3. Vermeidung individueller Trigger
- Medikamente
- Kälte/Wärme
- Druck
- Lebensmittelunverträglichkeiten
7. Moderne Therapien: Biologika
7. Moderne Therapien: Biologika
Omalizumab (Anti-IgE-Therapie)
Eine der wichtigsten Fortschritte bei chronischer Urtikaria:
- sehr hohe Wirksamkeit
- schnelle Besserung der Symptome
- geeignet bei antihistaminresistenter Urtikaria
- monatliche Injektionen
INFOBOX:
Die meisten Patient*innen erleben unter Omalizumab eine nahezu vollständige Symptomkontrolle.

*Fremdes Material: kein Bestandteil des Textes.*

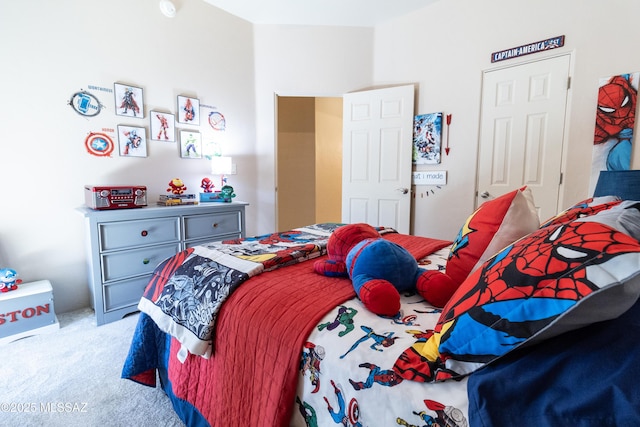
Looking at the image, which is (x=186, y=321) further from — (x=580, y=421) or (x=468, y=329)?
(x=580, y=421)

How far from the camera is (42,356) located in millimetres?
1806

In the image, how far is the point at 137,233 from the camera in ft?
7.44

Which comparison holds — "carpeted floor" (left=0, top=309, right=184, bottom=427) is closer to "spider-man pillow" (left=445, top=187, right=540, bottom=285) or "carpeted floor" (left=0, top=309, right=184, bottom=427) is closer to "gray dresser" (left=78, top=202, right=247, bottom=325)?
"gray dresser" (left=78, top=202, right=247, bottom=325)

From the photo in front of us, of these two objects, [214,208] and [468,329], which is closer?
[468,329]

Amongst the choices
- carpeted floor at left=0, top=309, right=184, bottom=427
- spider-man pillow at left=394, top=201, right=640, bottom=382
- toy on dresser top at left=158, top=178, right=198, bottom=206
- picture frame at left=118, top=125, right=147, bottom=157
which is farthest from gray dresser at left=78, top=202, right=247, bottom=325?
spider-man pillow at left=394, top=201, right=640, bottom=382

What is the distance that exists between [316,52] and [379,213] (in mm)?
1967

8. Alltagstipps & Triggerkontrolle
8. Alltagstipps & Triggerkontrolle
✔ milde, duftstofffreie Hautpflege
✔ Stressreduktion
✔ kühlende Kompressen
✔ eng anliegende Kleidung vermeiden
✔ Alkohol & scharfe Speisen reduzieren
✔ regelmässige Einnahme der verordneten Medikamente
9. FAQ – häufige Fragen
9. FAQ – häufige Fragen
Ist Urtikaria ansteckend?
Nein.
Wie lange dauert ein Schub?
Oft Minuten bis Stunden; bei chronischen Formen wiederkehrend.
Ist Kortison notwendig?
Nur kurzfristig bei starken Schüben.
Was, wenn Antihistaminika nicht wirken?
Dann ist eine Therapie mit Biologika sehr erfolgversprechend.
Kann Stress Urtikaria auslösen?
Ja, Stress ist ein häufiger Trigger.
Fazit
Fazit
Urtikaria ist unangenehm und kann den Alltag erheblich beeinträchtigen, ist jedoch heute sehr gut behandelbar. Mit modernen Antihistaminika, Triggerkontrolle und innovativen Biologika lässt sich die Erkrankung zuverlässig beruhigen, für deutlich weniger Juckreiz, weniger Schwellungen und mehr Lebensqualität.